Gadget would call cell with home info
An Ohio company is creating a system that would alert homeowners about conditions at their house.
CLEVELAND (AP) -- Imagine being out to dinner when you get a text-message on your cell phone saying a water pipe at home has burst, or that you left on the coffee pot.
That's exactly what a new product by Cleveland-based Eaton Corp. can do.
The company's home automation system known as Home Heartbeat is scheduled to go on sale this summer. Several other companies are expected to release similar products later this year.
Eaton's wireless device provides a kind of electronic snapshot based on sensors at doors and water pipes or near appliances.
"It tells you how you left things," said Karen Primm, an Eaton spokeswoman. "It brings you peace of mind."

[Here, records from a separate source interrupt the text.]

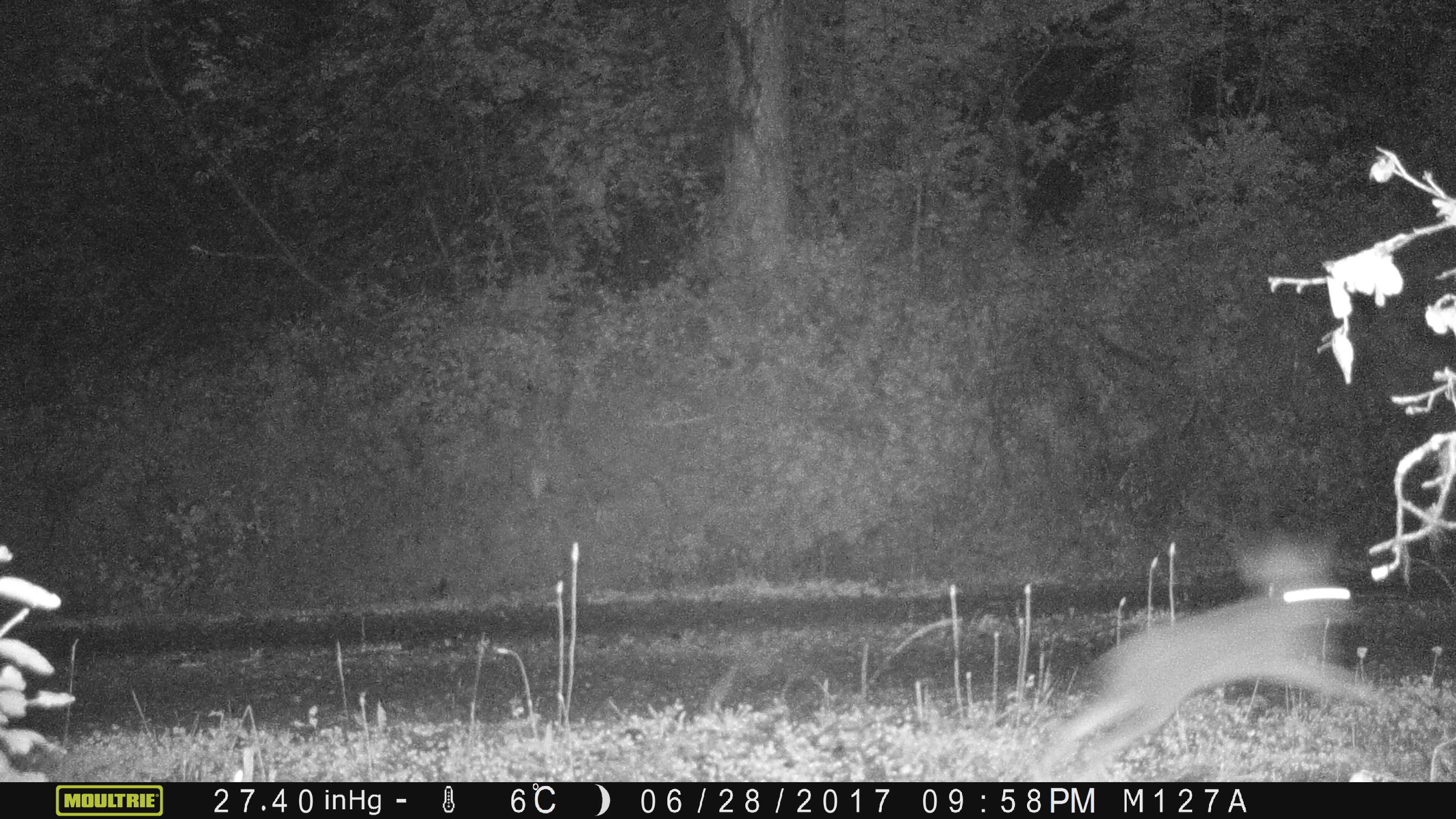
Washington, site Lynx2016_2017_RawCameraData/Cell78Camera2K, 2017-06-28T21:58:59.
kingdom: Animalia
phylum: Chordata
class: Mammalia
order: Lagomorpha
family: Leporidae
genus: Lepus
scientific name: Lepus americanus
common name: snowshoe hare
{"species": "Lepus americanus (snowshoe hare)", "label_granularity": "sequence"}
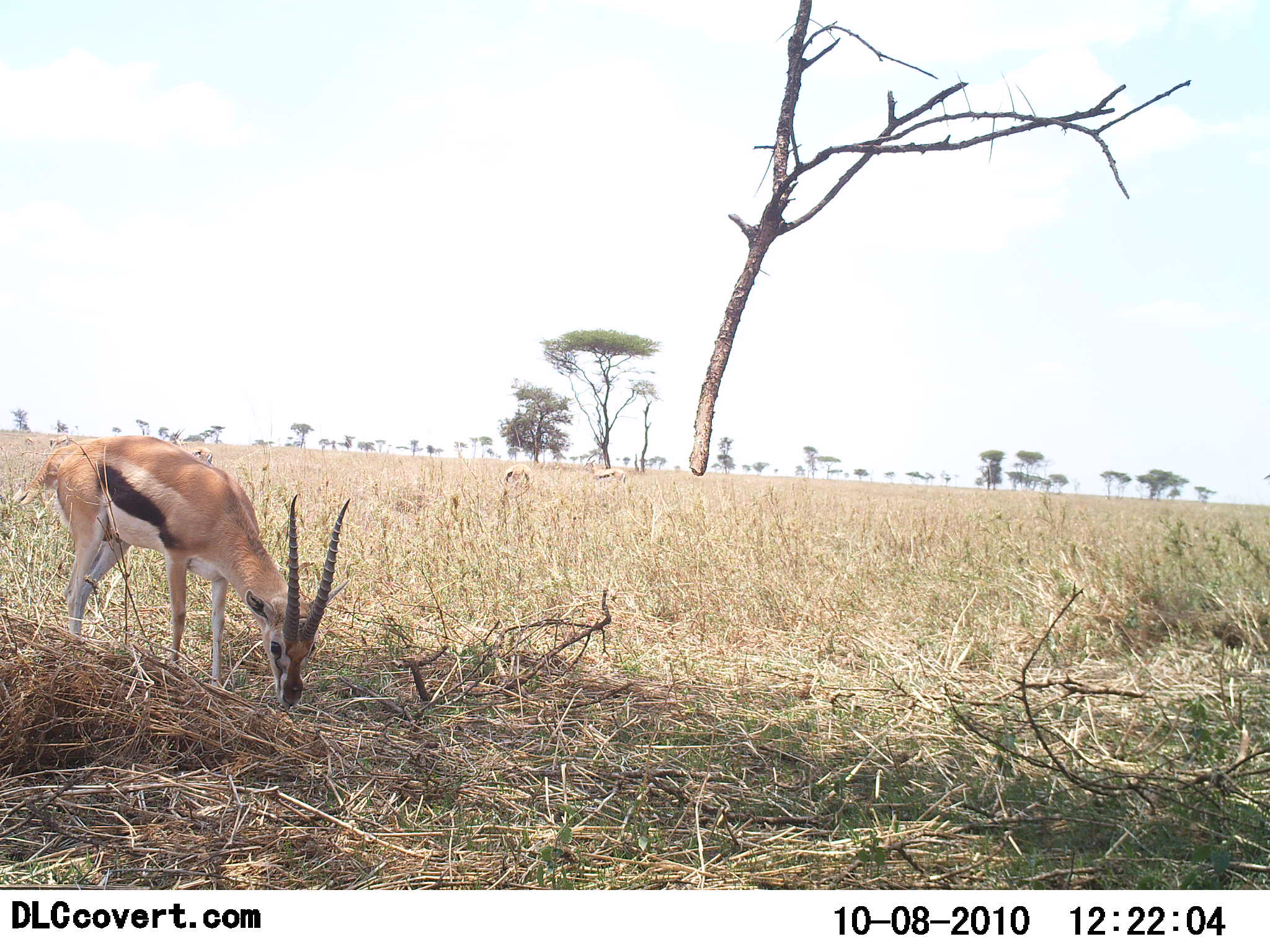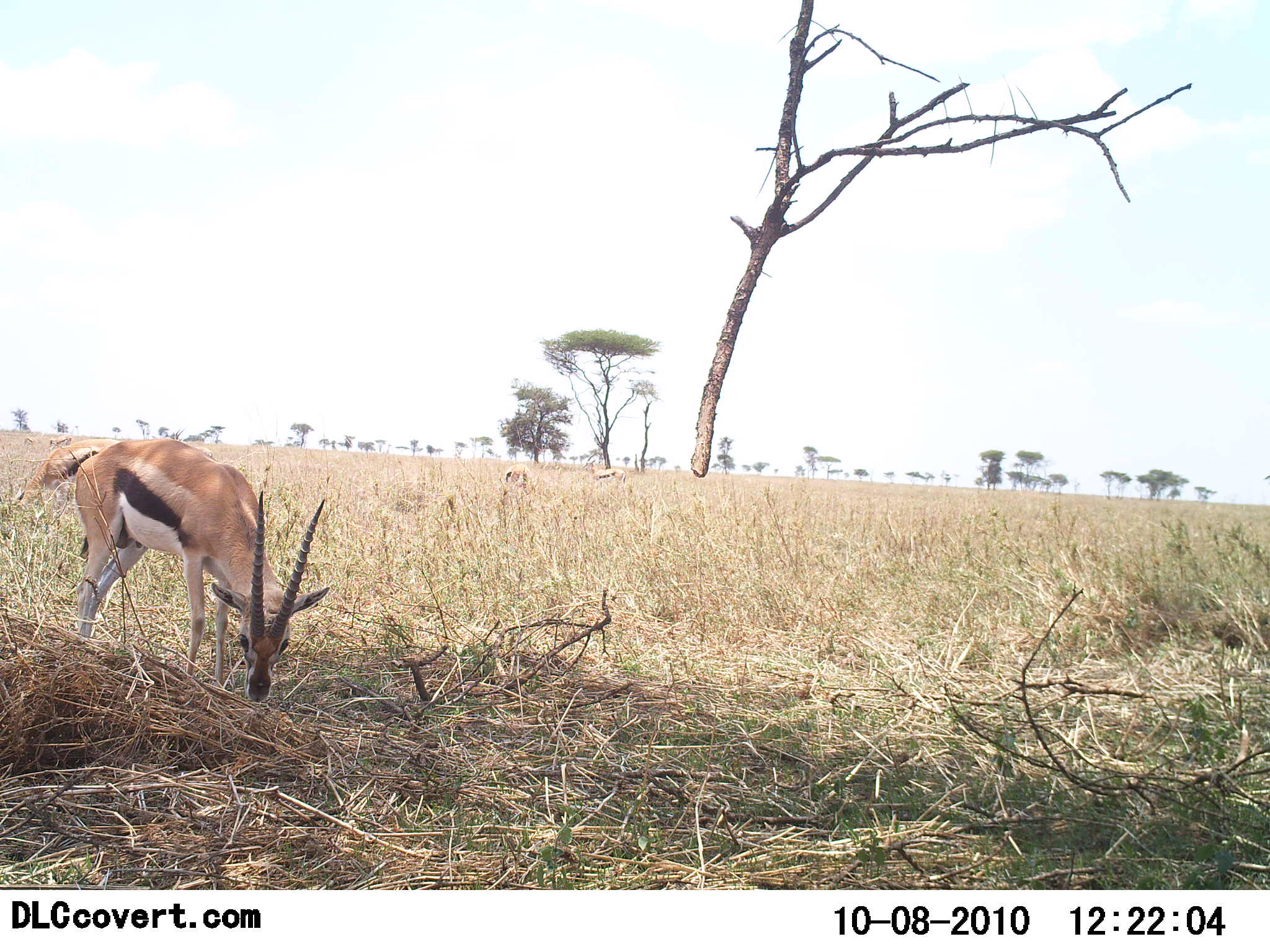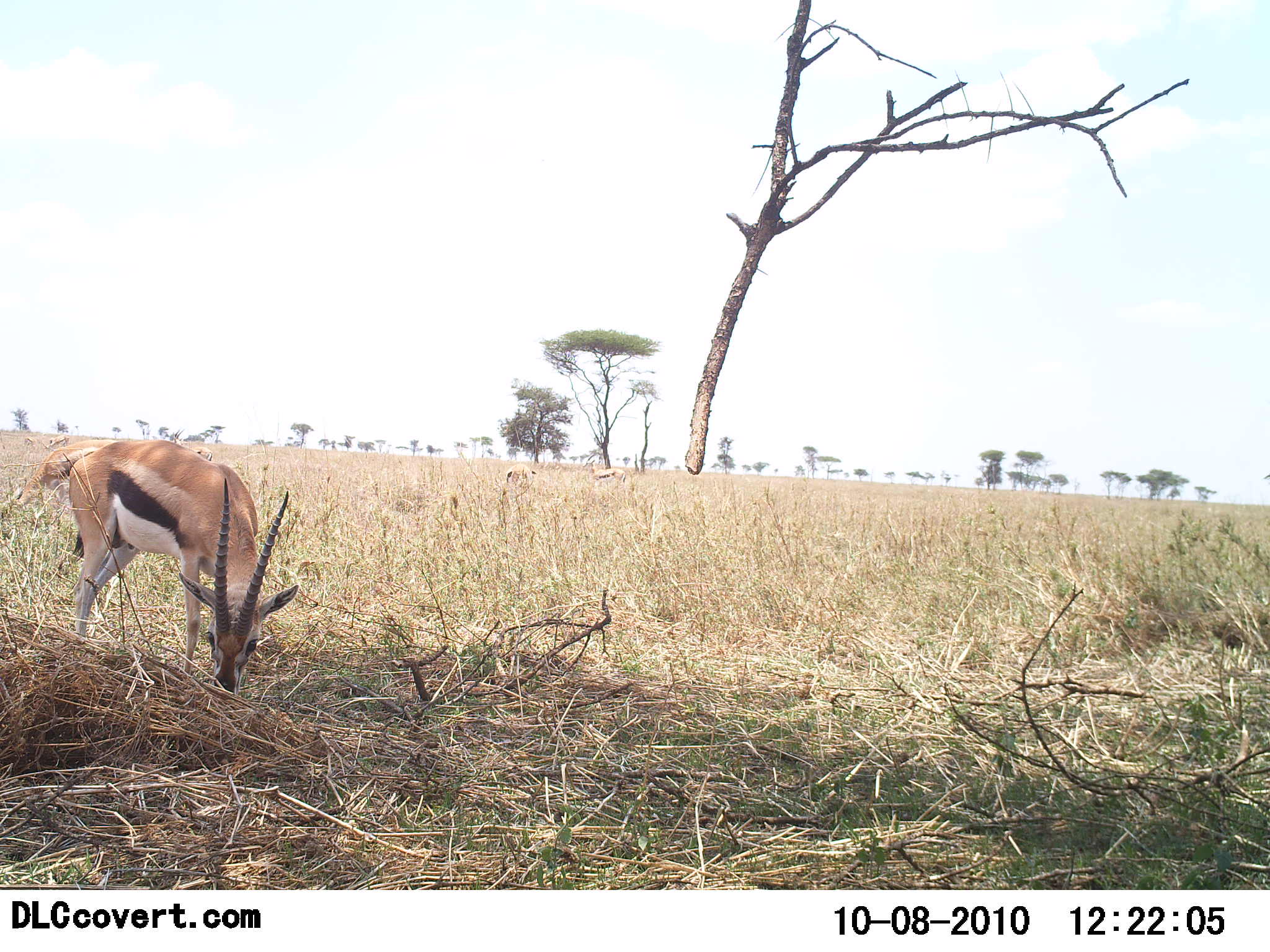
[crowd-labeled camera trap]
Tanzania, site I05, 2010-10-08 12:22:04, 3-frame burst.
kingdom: Animalia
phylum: Chordata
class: Mammalia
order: Artiodactyla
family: Bovidae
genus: Eudorcas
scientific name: Eudorcas thomsonii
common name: thomson's gazelle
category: gazellethomsons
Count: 1.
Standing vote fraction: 36%.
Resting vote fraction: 0%.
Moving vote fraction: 0%.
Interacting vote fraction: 0%.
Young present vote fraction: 0%.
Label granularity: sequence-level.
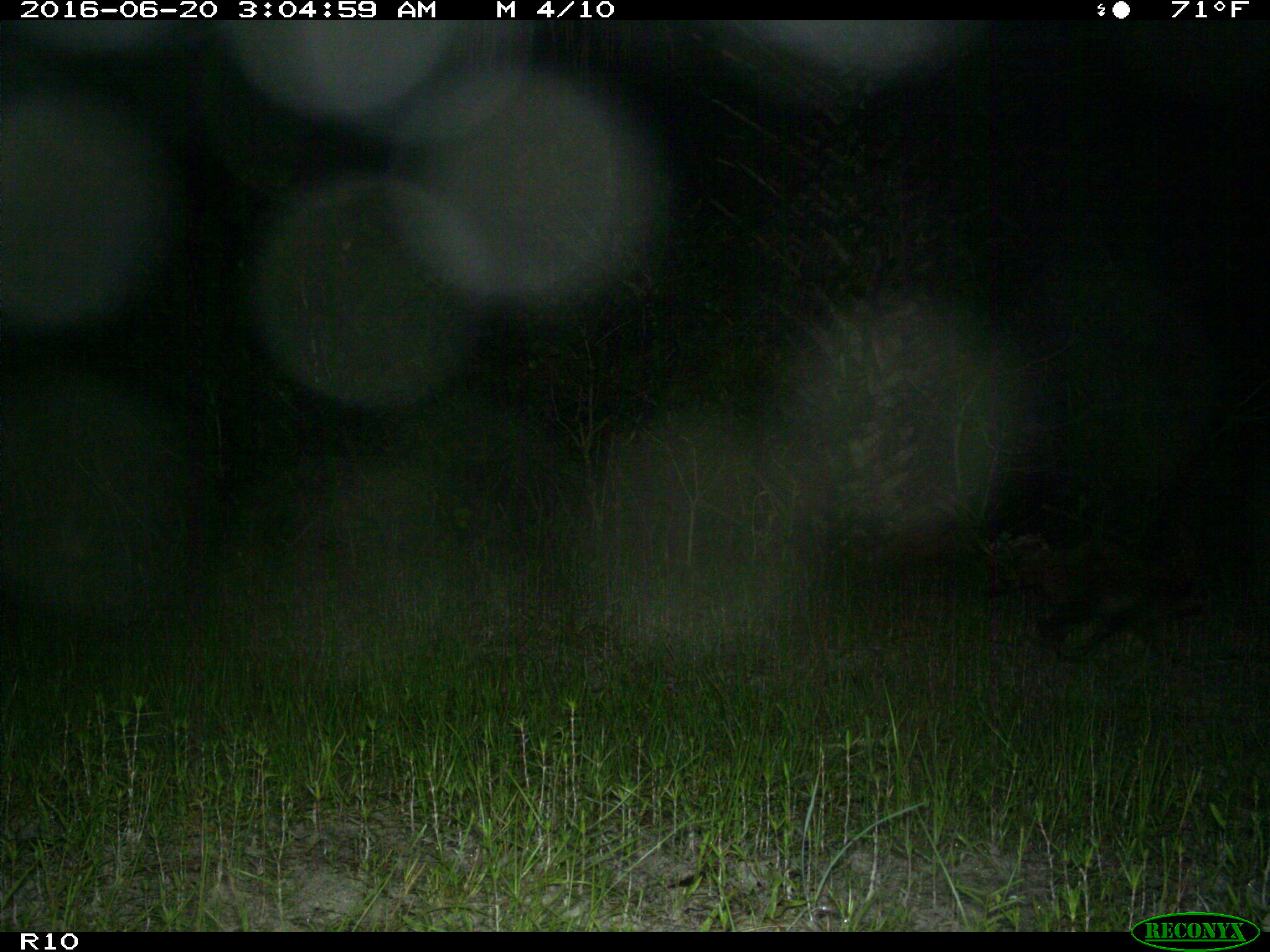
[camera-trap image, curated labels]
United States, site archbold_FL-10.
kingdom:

Some analysts said Eaton's emphasis on home awareness goes against traditional thinking about home automation, but that may be the product's biggest appeal.
"Typical home automation is ... about gadgetry and control," business consultant Glen Allmendinger wrote in a recent study.
Allmendinger, president of Harbor Research Inc., a research and consulting firm in Boston and San Francisco, said the industry is dominated by devices designed to do things like turn on lights or lower the window blinds when you come home.
For decades, thinking about home automation has been focused on gadgets like robots and videophones instead of real-life consumer needs, Allmendinger said.
Home Heartbeat can be programmed to send a text message or e-mail alert if a problem such as a water leak occurs. It also can be programmed to automatically shut off the water or even send reminders when it's time to bring home a gallon of milk or take medicines, Primm said.
The system was developed by the residential division of Eaton's electrical business, a longtime supplier of products such as circuit breakers. "Our products already are in a lot of homes," Primm said. "Now we are looking to get out of the basement."
Eaton had more than $9 billion in sales last year, mainly from industrial goods such as heavy truck transmissions. The Home Heartbeat is a major push into the consumer market, where Eaton already has some products such as the circuit breakers, which are sold at Home Depot and Lowe's, and golf-club grips available at Dick's Sporting Goods.
The home monitoring kit will cost about $150 and include a sensor, base station and an oversized electronic key. Additional sensors will cost about $50 each. It works with a wireless network.
Smarthome Inc. plans to join Eaton in the market later this year, said Ken Fairbanks, director of business development at the Irvine, Calif., distributor of home automation products.
Fairbanks said Smarthome plans to introduce its own system, a dual-band wireless network that combines radio frequency communications with a home's existing wiring for automatic or remote control of lighting, security, entertainment systems and appliances.